Likewise, the atheist position does not jump to an unwarranted conclusion.
Contrary to popular belief, atheists do not claim they can “prove” god
doesn’t exist. Admittedly, there are a few specific, clearly defined gods
(such as the omnipotent, all loving creator) who can be disproved by various
arguments (such as the Problem of Evil), but by and large theists construct
their definitions of god in the vaguest manner possible. God usually takes
the form of something unseeable, untouchable, and unknowable – occupying
a realm anterior to our universe. I always like to point out that these
very attributes are shared by another class of things: those which don’t
exist. Nevertheless, the point is that the theist deliberately sets up
god so that he is untestable by any scientific means. Of course, this is
ironic since the only real “proof” that something doesn’t exist is the
absence of evidence, and theists, in defining god’s ethereal nature, have
made certain of this absence.
Atheists, in stating that they do not believe god exists, are simply
invoking the type of default reasoning that everyone recognizes as completely
sensible, except when it comes to god, i.e. (in the words of the legendary
Bertrand Russell) “…that it is undesirable to believe a proposition when
there is no ground whatever for supposing it true.” Here’s a test. Ask
an agnostic if he believes in unicorns. I can almost guarantee you he won’t
say: “Well, there really isn’t any evidence to support either a positive
or negative conclusion. I guess the jury is still out on that one.” Rather,
he will likely respond with a flat “no”, perhaps followed by a hearty chuckle.
Why is he so sure? Has he scoured the earth examining every species
of horse in existence to make sure there aren’t any single horned equines
frolicking on the plains? I mean, unicorns have been mentioned by many
books and people throughout the ages – they even appear in that reputed,
infallible text known as the Bible (at least the King James Version). Of
course, the agnostic can’t “prove” unicorns don’t exist. He is simply acting
in accordance with the clearly rational position that, when there is no
evidence to support a conclusion, the onus is on the those making the claim
to provide proof – not the other way around.

The idea that “if evidence can be presented which contradicts earlier
conclusions, those conclusions are subject to change” is implicit in the
atheist’s thinking, and indeed, rational thought at large.

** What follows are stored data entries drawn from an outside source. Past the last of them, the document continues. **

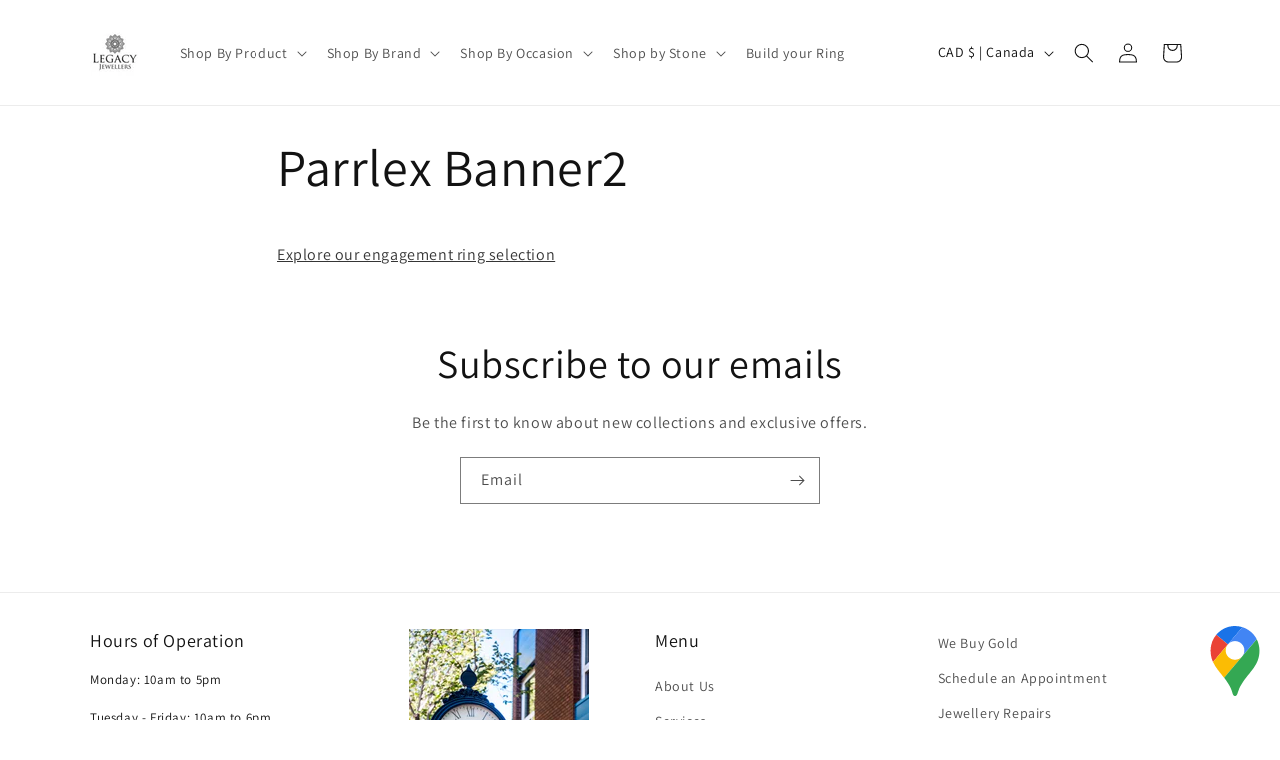

--- FILE ---
content_type: text/javascript
request_url: https://legacyjewellers.com/cdn/shop/t/18/assets/custom.js?v=84482814632704479811736181686
body_size: -620
content:
document.addEventListener("DOMContentLoaded",function(){document.querySelectorAll(".read-more-btn").forEach(function(button){button.addEventListener("click",function(){const container=button.closest(".read-more-container"),preview=container.querySelector(".read-more-preview"),content=container.querySelector(".read-more-content");content.style.display==="none"||content.style.display===""?(content.style.display="inline",button.textContent="Read Less"):(content.style.display="none",preview.style.display="inline",button.textContent="Read More")})})});
//# sourceMappingURL=/cdn/shop/t/18/assets/custom.js.map?v=84482814632704479811736181686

Such an idea
is so obviously applicable across the board that it seems silly to build
it into a definition of one particular position. Yet that is the case with
“agnostic.” I wonder why.
I suppose the agnostic may be concerned that the theist will not understand
his rational willingness to alter his conclusions in the face of counter
evidence. This is understandable since theists have demonstrated a chronic
inability to apply that very concept since time began. And that is the
crux of what bothers me about the “agnostic” definition – it seems to prostrate
itself before the theist’s position, according it a respect it doesn’t
deserve. The agnostic should not have to plead his case as if his conclusions
are wildly paradoxical. This is why I find few questions as annoying as,
“Why don’t you believe in god?” As if I should be the one explaining myself.
I have taken to answering, “The same reason I don’t believe in unicorns”,
and leaving it at that.
Let’s recognize theism for what it really is: irrational and unfounded
conjecture. Even the term “atheist” doesn’t quite recognize this, since
the fact there is actually a word describing the position grants some measure
of respect it’s opposite. After all, there are no “aunicornists”. Yet,
because of the proliferation of theism, it demands an answer. And no answer
puts the concept of god in it’s proper place like that of the “atheist”.